In the simplest terms, Zonenberg said the idea is to take the chip from the iPhone, use a strong acid to remove the chip’s encapsulation, and then physically, very carefully drill down into the chip itself using a focused ion beam. Assuming that the hacker has already poured months and tens of thousands of dollars into research and development to know ahead of time exactly where to look on the chip for the target data -- in this case the iPhone's unique ID (UID) -- the hacker would, micron by micron, attempt to expose the portion of the chip containing exactly that data.
The hacker would then place infinitesimally small "probes" at the target spot on the chip and read out, literally bit by bit, the UID data. The same process would then be used to extract data for the algorithm that the phone normally uses to "tangle" the UID and the user's passkey to create the key that actually unlocks the phone.
From there the hacker would load the UID, the algorithm and some of the iPhone's encrypted data onto a supercomputer and let it "brute force" attack the missing user passkey by simply trying all possible combinations until one decrypts the iPhone data. Since the guessing is being done outside the iPhone's operating system, there's no 10-try limit or self-destruct mechanism that would otherwise wipe the phone.
But that’s if everything goes exactly right. If at any point there's even a slight accident in the de-capping or attack process, the chip could be destroyed and all access to the phone's memory lost forever.
It is, as one military intelligence official described it, some "super risky cyber-level s***."
“It’s definitely a non-trivial attack,” Zonenberg said, but it’s not hypothetical either. The technology, while expensive, already exists and he’s personally conducted invasive hardware attacks through de-capping on other targets in the course of his research.
Dan Guido, co-founder of the cyber security firm Trail of Bits, said he thinks the cost "doesn't even matter" in the face of the risk the hack poses.
"What matters is the fact that if they screw up, if that laser or that X-ray is a couple of nanometers in the wrong direction, the whole chip is fried and they'll never get any data off the phone," he said, speculating that the evidence-reliant FBI would be unlikely to try something so risky. "This isn't a cakewalk," he said.
Dmitry Nedospasov, another hardware security specialist based in Berlin who like Zonenberg holds a Ph.D. in this specific area of study, said that de-capping the microchip set up that Apple uses is even more difficult than it has been described here and it’s “extremely likely” that the hacker would accidentally “destroy everything.” But Zonenberg and Nedospasov also described other less risky, cheaper techniques that could extract data from the chip, including what’s known as infrared laser glitching.
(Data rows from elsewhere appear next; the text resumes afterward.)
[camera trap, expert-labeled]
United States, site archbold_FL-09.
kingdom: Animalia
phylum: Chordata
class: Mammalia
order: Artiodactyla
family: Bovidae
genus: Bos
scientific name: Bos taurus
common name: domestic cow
To do that, the hacker drills through the bottom of the chip and then uses an infrared laser to manipulate and exploit data on the device including the UID.
Zonenberg said he’s unfamiliar with the FBI’s cyber-related forensic capabilities -- whether they have the technical expertise to pull off the moves of which he thinks only a few people on the planet are capable -- but he said he assumes Snowden’s former employer, the NSA, has done its share of de-capping.
A spokesperson for the FBI said he could not comment beyond what the Department of Justice has said in court filings, which includes a sworn statement from a veteran FBI forensic investigator saying he has "explored other means of obtaining this information [on the phone] with employees of Apple and with technical experts at the FBI, and we have been unable to identify any other methods feasible for gaining access to the currently inaccessible data stored within the subject device."
Representatives for the DOJ and Apple declined to comment for this report. A spokesperson for the NSA did not respond to an off-hours request for comment.
ABC News' Carly Roman, Zunaira Zaki and Annie Shi contributed to this report.